▶ [ASSIGNED TASK]
Write out, word for word, the first line of the data below and every line after it through the one containing "A: Dekay's brownsnake (Storeria dekayi).".

▶ [DATA EXTRACT]
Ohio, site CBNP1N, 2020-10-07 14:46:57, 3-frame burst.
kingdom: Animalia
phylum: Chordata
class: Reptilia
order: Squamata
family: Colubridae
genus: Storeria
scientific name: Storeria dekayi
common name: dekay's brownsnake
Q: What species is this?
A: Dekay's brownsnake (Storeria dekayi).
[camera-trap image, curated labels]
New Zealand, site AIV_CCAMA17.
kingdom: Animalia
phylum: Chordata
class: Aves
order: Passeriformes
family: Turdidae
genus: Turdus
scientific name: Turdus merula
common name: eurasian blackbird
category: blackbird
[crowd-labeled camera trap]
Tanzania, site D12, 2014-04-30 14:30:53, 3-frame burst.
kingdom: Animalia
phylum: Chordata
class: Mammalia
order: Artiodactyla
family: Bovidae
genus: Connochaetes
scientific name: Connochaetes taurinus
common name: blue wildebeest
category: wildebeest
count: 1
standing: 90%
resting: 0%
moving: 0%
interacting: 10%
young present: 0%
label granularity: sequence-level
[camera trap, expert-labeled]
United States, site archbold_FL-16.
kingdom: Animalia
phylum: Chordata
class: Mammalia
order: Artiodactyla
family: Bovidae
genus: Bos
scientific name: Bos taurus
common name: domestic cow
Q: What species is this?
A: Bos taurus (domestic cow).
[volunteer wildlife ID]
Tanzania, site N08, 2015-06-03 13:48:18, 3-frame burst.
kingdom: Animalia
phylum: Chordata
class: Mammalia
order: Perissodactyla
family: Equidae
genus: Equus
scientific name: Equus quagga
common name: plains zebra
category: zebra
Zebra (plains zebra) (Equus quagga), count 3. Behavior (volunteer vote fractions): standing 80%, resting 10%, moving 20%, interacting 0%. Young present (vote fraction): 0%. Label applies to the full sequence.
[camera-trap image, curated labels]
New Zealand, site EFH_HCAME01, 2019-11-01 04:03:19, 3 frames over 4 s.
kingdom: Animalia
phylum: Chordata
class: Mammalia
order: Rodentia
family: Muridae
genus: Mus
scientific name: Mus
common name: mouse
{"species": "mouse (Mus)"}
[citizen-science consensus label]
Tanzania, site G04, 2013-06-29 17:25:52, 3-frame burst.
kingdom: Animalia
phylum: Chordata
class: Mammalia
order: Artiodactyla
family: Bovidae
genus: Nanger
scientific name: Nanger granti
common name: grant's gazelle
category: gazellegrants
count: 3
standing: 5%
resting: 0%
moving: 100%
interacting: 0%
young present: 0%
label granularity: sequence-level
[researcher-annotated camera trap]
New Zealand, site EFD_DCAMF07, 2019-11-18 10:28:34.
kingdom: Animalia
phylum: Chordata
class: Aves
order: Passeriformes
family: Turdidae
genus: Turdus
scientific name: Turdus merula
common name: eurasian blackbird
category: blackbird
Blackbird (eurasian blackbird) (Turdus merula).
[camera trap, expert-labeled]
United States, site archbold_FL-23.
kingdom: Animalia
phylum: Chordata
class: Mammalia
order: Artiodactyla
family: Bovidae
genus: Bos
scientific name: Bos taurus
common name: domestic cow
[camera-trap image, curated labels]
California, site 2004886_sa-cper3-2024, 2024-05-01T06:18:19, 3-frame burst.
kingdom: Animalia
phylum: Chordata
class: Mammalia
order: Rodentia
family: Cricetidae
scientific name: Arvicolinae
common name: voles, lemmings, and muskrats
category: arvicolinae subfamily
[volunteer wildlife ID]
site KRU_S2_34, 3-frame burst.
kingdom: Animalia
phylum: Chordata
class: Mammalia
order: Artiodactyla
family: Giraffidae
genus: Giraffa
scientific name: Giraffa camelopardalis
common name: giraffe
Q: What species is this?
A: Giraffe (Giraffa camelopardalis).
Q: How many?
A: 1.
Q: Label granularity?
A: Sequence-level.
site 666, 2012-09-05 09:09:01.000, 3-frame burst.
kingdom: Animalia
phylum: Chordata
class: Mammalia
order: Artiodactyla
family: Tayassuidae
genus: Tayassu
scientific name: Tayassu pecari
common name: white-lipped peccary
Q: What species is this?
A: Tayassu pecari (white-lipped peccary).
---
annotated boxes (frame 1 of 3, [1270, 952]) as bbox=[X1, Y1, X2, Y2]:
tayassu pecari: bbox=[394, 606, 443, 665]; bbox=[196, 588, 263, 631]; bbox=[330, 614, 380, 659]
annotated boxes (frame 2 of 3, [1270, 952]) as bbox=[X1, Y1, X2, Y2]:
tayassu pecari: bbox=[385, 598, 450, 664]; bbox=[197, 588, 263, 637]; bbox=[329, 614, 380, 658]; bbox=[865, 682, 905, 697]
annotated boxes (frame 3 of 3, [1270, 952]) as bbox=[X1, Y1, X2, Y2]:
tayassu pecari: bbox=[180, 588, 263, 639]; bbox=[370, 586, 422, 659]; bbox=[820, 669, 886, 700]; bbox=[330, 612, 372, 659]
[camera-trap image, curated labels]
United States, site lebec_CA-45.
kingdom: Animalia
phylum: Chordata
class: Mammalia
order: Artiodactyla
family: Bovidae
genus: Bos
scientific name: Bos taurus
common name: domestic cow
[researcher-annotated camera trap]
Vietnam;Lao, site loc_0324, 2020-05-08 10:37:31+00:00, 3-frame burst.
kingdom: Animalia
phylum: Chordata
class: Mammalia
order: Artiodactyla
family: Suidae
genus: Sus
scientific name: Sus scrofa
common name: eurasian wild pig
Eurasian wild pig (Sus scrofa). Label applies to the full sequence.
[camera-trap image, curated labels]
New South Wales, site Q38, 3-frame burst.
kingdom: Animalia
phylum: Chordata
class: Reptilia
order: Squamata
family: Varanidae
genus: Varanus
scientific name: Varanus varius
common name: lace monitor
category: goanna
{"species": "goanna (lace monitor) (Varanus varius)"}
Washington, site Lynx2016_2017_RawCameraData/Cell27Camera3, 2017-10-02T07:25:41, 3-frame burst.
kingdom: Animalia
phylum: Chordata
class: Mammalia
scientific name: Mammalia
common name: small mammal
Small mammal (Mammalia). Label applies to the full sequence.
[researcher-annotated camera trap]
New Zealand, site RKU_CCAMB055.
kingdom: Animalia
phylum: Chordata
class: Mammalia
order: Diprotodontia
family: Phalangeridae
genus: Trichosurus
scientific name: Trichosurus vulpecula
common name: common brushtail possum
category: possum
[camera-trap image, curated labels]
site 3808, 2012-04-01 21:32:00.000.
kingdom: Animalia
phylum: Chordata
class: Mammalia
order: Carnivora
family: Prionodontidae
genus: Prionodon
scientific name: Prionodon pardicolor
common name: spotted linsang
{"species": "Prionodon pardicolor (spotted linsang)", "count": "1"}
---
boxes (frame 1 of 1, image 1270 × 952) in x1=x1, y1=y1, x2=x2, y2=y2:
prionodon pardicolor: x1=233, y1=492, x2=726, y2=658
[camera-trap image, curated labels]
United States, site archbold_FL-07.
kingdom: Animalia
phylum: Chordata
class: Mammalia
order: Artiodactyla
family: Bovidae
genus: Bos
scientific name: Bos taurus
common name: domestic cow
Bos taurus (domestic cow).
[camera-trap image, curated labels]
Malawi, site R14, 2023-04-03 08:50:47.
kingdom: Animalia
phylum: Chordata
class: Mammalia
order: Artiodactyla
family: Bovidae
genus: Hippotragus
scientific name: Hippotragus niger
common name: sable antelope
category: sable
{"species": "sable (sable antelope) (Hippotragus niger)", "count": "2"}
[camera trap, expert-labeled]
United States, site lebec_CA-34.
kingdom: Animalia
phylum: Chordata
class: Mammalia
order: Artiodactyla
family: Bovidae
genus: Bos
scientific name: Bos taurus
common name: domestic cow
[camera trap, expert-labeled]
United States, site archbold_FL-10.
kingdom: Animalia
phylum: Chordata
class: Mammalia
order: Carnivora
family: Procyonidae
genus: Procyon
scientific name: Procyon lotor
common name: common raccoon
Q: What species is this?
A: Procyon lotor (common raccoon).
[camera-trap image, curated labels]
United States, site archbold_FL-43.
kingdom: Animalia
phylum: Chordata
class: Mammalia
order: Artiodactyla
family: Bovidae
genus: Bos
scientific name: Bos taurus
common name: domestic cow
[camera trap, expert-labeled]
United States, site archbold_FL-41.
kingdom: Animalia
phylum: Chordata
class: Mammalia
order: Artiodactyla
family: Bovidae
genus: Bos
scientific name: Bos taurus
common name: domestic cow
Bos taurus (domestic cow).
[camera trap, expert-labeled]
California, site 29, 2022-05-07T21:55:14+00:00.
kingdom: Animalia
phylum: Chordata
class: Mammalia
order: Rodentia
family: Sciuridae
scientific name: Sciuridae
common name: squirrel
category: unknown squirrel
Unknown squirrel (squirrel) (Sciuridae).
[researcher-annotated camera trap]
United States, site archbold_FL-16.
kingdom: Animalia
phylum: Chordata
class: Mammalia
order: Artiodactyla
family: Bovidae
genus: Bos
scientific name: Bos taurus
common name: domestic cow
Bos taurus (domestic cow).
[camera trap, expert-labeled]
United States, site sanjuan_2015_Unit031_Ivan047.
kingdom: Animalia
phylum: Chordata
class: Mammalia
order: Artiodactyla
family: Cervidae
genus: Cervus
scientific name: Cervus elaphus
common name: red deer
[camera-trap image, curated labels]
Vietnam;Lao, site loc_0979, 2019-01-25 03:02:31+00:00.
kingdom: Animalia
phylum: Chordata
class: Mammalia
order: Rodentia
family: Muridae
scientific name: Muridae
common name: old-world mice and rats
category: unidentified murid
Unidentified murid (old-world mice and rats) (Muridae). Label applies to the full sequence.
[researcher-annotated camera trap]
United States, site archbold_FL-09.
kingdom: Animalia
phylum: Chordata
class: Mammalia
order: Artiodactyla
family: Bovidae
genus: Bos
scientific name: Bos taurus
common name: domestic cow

▶ [REPLY]
Ohio, site CBNP1N, 2020-10-07 14:46:57, 3-frame burst.
kingdom: Animalia
phylum: Chordata
class: Reptilia
order: Squamata
family: Colubridae
genus: Storeria
scientific name: Storeria dekayi
common name: dekay's brownsnake
Q: What species is this?
A: Dekay's brownsnake (Storeria dekayi).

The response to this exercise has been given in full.